------ Fonte ------
Portanto, o Código Civil acolheu a teoria do risco, em determinados casos, onde o simples exercício de uma atividade perigosa impõe a obrigação de indenizar os danos eventualmente causados, sem a necessidade de comprovação da culpa do agente que causou o dano (art. 927, parágrafo único). Contudo, de maneira geral, a culpa continua a ser o fundamento da responsabilidade civil, juntamente com o risco, na teoria objetiva.
Em síntese, a evolução histórica da responsabilidade civil é marcada pela noção de reparabilidade por um mal causado a alguém. Esta ideia parte inicialmente da confusão entre responsabilidade civil e criminal, com a vingança privada, até o conceito atual, subjetivo, de reparação fundada na culpa, juntamente com a tendência contemporânea à objetivação do instituto na teoria do risco.
Na próxima parte do trabalho será realizada uma breve abordagem da compreensão das funções do instituto aqui estudado, principalmente com análise de seu papel no âmbito jurídico e social.
3. FUNÇÕES DA RESPONSABILIDADE CIVIL
É notável o entendimento de que a responsabilidade civil tem, como função primordial, reparar os prejuízos sofridos por alguém, no entanto, existem outras funções como a sancionatória (punitiva) e a preventiva (dissuasória).
A função reparatória, também conhecida como ressarcitória ou compensatória, surgiu da necessidade de recompor um estado alterado pelo dano, apagando ou minorando seus efeitos. Segundo Cavalieri Filho (2009, p. 13), a função principal da responsabilidade civil é a reparatória, ou seja, a de restabelecer o equilíbrio jurídico violado, encontrando parâmetro “no mais elementar sentimento de justiça”.
O dano causado pela ação ou omissão do ofensor rompe o equilíbrio jurídico anteriormente existente entre este e o ofendido, repercutindo em sua esfera patrimonial em determinados casos, ou repercutindo no âmbito moral do indivíduo. Daí surge a necessidade de restabelecimento do equilíbrio violado, recolocando o prejudicado no status quo ante por intermédio da reparação.
------ Entradas fornecidas ------
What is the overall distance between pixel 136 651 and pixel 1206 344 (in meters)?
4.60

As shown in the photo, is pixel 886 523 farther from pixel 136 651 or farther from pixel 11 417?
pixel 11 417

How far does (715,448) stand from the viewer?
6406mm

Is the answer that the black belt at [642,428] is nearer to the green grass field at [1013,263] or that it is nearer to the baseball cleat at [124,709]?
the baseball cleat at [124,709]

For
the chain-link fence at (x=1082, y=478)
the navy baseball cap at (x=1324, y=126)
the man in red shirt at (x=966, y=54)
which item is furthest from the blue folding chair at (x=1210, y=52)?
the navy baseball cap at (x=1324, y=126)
------
------ Entradas fornecidas ------
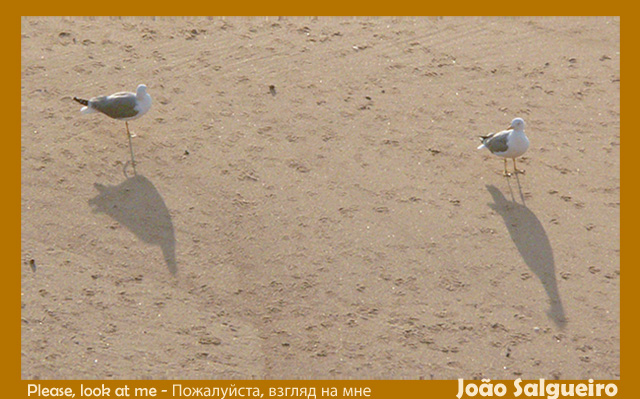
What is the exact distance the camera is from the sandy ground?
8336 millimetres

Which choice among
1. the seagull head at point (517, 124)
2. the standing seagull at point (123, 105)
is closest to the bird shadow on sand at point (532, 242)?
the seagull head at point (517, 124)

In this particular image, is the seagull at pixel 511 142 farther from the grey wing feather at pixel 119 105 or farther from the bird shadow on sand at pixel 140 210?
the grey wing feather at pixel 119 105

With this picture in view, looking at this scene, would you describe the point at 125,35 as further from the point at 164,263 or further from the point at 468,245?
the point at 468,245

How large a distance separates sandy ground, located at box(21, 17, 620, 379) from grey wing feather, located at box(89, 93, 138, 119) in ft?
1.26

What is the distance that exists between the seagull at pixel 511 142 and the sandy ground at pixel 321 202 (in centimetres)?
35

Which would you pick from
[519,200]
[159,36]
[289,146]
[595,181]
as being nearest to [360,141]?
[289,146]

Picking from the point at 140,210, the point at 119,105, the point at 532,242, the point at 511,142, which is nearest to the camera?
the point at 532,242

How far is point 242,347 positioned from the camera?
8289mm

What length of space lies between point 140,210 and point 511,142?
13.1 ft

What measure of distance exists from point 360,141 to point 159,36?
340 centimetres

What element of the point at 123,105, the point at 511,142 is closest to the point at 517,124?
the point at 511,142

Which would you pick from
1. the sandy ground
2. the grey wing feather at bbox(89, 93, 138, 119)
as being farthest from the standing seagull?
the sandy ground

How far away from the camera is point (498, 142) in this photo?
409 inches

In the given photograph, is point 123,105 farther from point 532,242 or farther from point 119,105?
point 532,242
------
**Instruções**
1. Determine quantas linhas dos registros contêm a palavra "centimetres". Responda somente com o número.
2. Dê continuidade ao texto sobre responsabilidade civil a partir do ponto em que ele termina.
O texto e os registros têm origens distintas.

**Respostas por tarefa**
1. 2

2.
A função sancionatória (ou punitiva) visa retribuir o ilícito com uma pena imposta ao infrator, sempre de forma proporcional ao dano causado (NORONHA, 2007, p. 437). Por isso, a obrigação de reparar o prejuízo assume uma forma de pena privada, uma vez que
“[…] constitui uma sanção civil, por decorrer de infração de norma de direito privado, cujo objetivo é o interesse particular, e, em sua natureza, é compensatória, por abranger indenização ou reparação de dano causado por ato ilícito, contratual ou extracontratual e por ato lícito” (DINIZ, 2009, p. 08). (grifos da autora).
Por sua vez, a finalidade preventiva (ou dissuasória) atua juntamente com a função punitiva, desmotivando condutas prejudiciais futuras uma vez que “obrigando o lesante a reparar o dano causado, contribui-se para coibir a prática de outros atos danosos não só pela mesma pessoa como sobretudo por quaisquer outras (NORONHA, 2007, p. 439).
Atualmente, a função fundamental da responsabilidade civil baseia-se no princípio da dignidade da pessoa humana (Constituição Federal, art. 1º, inciso III) e visa a restituição integral do status que o ofendido detinha antes de ser lesado. Isto é feito por meio de uma indenização fixada em proporção ao dano (CAVALIERI FILHO, 2009, p. 13).
Sendo assim, a função central da responsabilidade civil, traduz-se no “interesse de restabelecer o equilíbrio violado pelo dano” (DINIZ, 2009, p. 05). Por isto, na reparação do dano causado, a indenização deve ser proporcional, sob pena de se responsabilizar a vítima pelo prejuízo patrimonial ou moral que sofreu. A reparação, assim, também não deve servir como critério de enriquecimento ilícito da vítima, mas apenas restaurar a situação anterior ao prejuízo, ou ao menos minorar seus efeitos.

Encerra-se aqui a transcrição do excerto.